TASK INSTRUCTIONS: Find out how many lines of the listing below include "Tanzania" and report only that number.

-------- ENTRIES SUPPLIED

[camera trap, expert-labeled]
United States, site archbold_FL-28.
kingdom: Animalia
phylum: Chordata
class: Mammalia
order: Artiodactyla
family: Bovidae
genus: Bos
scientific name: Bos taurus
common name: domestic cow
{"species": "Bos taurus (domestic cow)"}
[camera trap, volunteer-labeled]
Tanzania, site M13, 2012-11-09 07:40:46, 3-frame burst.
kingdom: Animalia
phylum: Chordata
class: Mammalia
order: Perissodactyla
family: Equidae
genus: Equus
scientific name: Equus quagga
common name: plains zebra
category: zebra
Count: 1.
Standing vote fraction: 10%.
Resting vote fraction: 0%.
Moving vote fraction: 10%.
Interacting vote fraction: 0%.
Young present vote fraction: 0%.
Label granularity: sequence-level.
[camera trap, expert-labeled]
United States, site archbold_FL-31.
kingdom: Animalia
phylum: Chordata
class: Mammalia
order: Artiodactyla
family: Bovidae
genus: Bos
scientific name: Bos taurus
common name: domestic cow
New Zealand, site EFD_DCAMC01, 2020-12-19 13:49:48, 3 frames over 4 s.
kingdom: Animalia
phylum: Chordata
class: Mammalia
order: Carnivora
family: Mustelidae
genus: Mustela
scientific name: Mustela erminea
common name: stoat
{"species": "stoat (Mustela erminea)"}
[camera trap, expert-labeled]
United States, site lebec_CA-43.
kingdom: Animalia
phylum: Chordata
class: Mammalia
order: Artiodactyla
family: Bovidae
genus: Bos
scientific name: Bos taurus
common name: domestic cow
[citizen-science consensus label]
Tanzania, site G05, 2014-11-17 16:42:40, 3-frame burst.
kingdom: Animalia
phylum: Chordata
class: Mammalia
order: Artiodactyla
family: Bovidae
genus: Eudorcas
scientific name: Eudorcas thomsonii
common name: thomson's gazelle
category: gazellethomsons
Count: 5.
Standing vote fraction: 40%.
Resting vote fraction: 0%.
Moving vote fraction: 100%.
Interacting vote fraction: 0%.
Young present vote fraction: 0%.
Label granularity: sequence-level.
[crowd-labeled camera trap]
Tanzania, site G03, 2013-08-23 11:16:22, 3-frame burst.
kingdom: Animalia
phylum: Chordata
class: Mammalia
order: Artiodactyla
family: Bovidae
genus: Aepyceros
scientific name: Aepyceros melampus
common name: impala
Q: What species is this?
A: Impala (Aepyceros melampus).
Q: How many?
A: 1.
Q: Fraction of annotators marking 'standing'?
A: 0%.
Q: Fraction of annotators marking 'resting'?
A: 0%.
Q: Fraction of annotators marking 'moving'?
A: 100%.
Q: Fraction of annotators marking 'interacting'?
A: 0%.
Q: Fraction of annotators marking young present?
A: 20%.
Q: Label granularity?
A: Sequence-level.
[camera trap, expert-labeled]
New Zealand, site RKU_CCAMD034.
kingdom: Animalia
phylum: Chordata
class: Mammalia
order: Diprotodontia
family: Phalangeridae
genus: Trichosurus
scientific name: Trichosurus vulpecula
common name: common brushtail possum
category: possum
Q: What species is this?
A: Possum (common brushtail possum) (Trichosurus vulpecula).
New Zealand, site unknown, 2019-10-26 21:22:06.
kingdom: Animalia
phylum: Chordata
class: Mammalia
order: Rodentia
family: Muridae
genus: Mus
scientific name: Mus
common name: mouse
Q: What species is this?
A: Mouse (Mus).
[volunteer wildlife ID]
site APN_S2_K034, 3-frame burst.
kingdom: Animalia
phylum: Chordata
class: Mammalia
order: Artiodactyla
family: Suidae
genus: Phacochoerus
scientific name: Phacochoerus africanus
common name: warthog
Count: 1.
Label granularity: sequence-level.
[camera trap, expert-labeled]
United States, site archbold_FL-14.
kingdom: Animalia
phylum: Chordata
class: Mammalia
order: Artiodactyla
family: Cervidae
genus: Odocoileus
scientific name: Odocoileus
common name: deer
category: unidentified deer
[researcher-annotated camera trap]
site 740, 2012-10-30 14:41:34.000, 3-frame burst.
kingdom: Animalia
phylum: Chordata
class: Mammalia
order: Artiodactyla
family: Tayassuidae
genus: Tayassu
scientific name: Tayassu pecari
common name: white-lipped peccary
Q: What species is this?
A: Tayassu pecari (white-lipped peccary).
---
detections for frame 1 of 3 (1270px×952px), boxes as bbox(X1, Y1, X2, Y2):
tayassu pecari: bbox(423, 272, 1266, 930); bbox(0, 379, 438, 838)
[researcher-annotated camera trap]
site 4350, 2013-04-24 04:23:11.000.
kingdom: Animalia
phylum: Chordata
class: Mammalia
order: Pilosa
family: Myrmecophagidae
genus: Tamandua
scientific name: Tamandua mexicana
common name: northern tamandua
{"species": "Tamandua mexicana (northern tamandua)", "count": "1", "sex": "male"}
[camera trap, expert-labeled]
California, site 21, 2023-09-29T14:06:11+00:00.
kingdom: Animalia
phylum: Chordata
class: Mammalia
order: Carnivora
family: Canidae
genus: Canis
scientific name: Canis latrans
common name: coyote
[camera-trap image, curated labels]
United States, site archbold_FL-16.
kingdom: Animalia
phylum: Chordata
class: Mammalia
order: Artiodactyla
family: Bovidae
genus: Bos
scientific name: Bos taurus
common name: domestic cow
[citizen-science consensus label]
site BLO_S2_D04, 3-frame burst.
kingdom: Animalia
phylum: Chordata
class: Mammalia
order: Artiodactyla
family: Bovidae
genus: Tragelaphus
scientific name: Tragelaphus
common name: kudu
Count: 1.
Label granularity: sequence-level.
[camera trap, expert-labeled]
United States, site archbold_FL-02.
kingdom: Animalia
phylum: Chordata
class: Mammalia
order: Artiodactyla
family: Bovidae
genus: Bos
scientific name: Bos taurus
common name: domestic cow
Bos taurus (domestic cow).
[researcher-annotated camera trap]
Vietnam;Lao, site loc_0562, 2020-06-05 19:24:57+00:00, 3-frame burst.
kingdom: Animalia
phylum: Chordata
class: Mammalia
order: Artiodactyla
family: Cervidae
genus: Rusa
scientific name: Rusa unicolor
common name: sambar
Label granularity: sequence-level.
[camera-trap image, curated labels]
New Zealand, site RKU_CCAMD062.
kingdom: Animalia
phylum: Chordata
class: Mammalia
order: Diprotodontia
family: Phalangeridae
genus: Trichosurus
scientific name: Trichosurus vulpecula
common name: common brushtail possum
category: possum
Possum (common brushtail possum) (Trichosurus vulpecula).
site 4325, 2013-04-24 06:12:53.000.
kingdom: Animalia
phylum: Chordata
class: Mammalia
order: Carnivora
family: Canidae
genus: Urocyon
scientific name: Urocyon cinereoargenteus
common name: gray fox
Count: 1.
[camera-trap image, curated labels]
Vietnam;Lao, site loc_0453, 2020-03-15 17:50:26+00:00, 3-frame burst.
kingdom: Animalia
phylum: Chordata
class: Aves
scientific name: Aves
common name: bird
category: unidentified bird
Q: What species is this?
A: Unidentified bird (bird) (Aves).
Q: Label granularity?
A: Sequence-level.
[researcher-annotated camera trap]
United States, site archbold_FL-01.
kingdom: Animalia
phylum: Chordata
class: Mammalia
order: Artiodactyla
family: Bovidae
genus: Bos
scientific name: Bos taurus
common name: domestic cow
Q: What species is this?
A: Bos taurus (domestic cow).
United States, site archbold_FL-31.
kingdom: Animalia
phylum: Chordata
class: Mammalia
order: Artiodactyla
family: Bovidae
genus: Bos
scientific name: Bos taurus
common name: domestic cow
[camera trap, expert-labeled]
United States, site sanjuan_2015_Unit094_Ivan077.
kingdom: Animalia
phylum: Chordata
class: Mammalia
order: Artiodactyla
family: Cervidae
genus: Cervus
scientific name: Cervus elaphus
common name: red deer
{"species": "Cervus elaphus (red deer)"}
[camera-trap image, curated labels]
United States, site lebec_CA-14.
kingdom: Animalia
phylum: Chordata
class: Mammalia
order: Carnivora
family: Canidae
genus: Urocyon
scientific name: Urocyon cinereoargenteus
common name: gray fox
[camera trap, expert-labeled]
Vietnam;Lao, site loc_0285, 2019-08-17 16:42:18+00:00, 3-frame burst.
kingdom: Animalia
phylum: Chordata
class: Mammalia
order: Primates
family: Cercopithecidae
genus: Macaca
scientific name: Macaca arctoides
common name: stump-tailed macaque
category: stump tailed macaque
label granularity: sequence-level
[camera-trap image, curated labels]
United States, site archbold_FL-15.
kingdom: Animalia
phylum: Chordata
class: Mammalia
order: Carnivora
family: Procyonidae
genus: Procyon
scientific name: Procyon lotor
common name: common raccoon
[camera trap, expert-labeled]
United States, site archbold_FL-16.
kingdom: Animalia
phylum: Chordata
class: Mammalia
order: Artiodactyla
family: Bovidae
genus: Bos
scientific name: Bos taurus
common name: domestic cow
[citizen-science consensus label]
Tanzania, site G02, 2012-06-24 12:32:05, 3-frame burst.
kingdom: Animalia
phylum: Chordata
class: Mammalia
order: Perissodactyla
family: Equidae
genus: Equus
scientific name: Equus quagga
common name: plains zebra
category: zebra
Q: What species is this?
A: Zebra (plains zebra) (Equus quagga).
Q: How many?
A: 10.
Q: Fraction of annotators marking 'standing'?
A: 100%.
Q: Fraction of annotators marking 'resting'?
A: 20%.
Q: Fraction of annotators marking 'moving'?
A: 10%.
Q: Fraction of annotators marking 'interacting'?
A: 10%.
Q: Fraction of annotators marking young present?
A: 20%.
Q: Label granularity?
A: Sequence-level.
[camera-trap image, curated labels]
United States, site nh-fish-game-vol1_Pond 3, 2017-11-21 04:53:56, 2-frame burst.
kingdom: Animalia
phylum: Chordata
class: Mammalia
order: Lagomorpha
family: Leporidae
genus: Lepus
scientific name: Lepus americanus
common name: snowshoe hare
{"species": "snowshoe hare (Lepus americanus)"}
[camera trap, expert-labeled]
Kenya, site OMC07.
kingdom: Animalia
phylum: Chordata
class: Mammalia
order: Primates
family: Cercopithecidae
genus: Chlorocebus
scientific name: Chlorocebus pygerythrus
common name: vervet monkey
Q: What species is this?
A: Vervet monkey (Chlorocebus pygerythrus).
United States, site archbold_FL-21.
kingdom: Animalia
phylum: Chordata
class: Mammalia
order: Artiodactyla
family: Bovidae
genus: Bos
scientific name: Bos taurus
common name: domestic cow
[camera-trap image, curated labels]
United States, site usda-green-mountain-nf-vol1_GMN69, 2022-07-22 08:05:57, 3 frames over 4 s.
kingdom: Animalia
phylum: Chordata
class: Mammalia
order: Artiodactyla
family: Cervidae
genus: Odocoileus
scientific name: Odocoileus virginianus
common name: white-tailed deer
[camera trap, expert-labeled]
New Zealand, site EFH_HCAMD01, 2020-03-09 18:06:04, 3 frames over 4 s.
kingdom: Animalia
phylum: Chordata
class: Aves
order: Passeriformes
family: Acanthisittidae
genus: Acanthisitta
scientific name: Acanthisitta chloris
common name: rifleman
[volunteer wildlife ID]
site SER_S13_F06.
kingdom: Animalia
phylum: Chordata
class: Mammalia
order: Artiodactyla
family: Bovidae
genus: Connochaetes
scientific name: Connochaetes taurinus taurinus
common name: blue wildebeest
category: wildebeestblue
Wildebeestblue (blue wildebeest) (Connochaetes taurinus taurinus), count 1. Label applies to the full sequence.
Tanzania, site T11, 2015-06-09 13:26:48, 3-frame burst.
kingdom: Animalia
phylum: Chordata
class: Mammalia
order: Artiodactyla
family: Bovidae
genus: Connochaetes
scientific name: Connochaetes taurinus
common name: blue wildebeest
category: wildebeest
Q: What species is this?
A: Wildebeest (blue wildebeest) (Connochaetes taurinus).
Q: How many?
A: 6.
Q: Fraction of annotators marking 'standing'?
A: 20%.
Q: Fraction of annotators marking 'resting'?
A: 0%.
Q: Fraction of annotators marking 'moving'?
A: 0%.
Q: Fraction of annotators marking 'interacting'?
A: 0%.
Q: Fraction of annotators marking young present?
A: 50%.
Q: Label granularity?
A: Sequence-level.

----------------

RESPONSE TO THE EXERCISE: 5